AUFGABEN —
1. Nenne alle Ausdrücke, die im Ausgangstext über die Reaktionen auf das Vorgehen der israelischen Regierung in Anführungszeichen stehen.
2. Setze den Ausgangstext über die Reaktionen auf das Vorgehen der israelischen Regierung fort.

AUSGANGSTEXT —
_ _ _

Aus Teilen der jüdischen Gemeinde in den Vereinigten Staaten wurde das Vorgehen der israelischen Regierung deutlich kritisiert, Belgien bestellte die israelische Botschafterin ein und Südafrika zog aus Protest seinen Botschafter aus der Hauptstadt Tel Aviv ab. Die Berichte in den deutschen Medien, aber auch international, waren gemischt. Von „der Grenze zu Israel“ war u.a. in der Frankfurter Allgemeinen Zeitung die Rede (obwohl es sich nicht um eine Grenze handelt), die ARD sprach von „blutigen Zusammenstößen“ (was irreführend ist, weil es auf der einen Seite Protestierende gab, die von erhöhten Positionen aus durch Soldaten beschossen wurden). Weithin wurden Stellungnahmen der israelischen Regierung zitiert, die besagten, die „Randalierer“ seien nur durch die Hamas aufgehetzte Massen gewesen (als hätten die Leute ohne die Hamas keinen Grund zu demonstrieren gegen Besatzung, Kollektivbestrafung und fortwährende Völker- und Menschenrechtsverletzungen).

_ _ _

EXTRAHIERTES MATERIAL —
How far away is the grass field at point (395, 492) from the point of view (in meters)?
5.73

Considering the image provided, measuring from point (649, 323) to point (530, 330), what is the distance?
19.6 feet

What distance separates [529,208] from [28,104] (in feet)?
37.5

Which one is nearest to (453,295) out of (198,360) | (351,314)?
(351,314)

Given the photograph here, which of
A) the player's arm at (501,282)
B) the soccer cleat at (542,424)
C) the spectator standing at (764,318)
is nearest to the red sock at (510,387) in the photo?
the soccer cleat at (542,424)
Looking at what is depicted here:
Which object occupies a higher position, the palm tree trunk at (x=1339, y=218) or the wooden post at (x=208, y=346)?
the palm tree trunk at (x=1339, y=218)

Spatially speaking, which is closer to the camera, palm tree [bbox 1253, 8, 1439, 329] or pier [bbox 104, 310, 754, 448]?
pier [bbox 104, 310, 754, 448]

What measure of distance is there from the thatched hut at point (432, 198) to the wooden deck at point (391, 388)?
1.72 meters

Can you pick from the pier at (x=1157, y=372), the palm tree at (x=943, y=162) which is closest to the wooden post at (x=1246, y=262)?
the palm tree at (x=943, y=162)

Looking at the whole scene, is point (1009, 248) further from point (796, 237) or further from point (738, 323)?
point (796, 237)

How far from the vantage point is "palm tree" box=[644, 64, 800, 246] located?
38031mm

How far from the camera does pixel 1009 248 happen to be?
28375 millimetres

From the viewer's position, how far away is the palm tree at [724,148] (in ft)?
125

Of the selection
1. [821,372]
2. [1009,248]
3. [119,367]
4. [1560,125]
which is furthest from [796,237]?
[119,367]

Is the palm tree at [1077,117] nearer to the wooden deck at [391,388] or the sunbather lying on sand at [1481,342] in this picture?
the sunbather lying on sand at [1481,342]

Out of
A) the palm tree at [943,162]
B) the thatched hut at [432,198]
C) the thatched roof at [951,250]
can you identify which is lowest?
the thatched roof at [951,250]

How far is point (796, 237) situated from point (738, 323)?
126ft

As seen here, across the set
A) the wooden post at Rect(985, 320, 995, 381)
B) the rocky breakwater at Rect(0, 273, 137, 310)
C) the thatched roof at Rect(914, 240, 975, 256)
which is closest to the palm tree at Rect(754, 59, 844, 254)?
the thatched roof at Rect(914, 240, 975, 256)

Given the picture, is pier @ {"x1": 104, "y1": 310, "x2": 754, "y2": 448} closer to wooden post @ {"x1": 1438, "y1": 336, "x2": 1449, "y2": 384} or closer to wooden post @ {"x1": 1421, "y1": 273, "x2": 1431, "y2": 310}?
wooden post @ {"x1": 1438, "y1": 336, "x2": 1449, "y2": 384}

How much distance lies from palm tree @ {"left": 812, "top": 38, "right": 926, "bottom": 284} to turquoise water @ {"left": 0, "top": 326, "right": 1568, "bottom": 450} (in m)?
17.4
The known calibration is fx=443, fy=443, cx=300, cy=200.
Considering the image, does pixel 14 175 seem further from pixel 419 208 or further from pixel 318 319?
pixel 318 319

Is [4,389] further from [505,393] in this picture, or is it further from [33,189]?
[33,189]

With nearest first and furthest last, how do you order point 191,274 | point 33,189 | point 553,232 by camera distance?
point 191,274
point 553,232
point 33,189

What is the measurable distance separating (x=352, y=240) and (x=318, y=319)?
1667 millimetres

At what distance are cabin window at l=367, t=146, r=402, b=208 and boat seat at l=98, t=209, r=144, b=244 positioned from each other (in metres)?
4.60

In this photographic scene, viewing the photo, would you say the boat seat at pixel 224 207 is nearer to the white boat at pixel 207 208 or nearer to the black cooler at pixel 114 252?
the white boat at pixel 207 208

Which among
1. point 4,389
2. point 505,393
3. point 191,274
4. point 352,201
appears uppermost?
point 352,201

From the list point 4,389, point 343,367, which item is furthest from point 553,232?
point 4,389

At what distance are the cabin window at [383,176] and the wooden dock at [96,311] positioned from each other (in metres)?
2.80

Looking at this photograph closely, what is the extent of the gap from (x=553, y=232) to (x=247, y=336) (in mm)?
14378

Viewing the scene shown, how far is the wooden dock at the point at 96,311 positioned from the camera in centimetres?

_ _ _

LÖSUNGEN —
1. „der Grenze zu Israel“, „blutigen Zusammenstößen“, „Randalierer“

2.
Auch uns erreichten teils aufgebrachte Schreiben, weshalb wir Hamas-Anhänger in Schutz nähmen, Israel habe schließlich gewarnt, „an der Grenze“ zu schießen. Das Problem an dieser Argumentation ist, dass den betroffenen Opfern dabei ein eigener politischer Wille abgesprochen und die Legitimität ihrer Entscheidung, gegen Unrecht zu protestieren und dabei auch die eigene Unversehrtheit zu riskieren, in Frage gestellt wird. Die Zuordnung zur Hamas, ob den Tatsachen entsprechend oder nicht, erklärt Menschen damit für vogelfrei. Als hätten sie qua ihrer politischen Zugehörigkeit ihr Recht auf Meinungs- und Versammlungsfreiheit, ja ihr Recht zu leben verwirkt, völlig unabhängig davon, ob sie sich im Einzelfall etwas haben zuschulden kommen lassen oder nicht.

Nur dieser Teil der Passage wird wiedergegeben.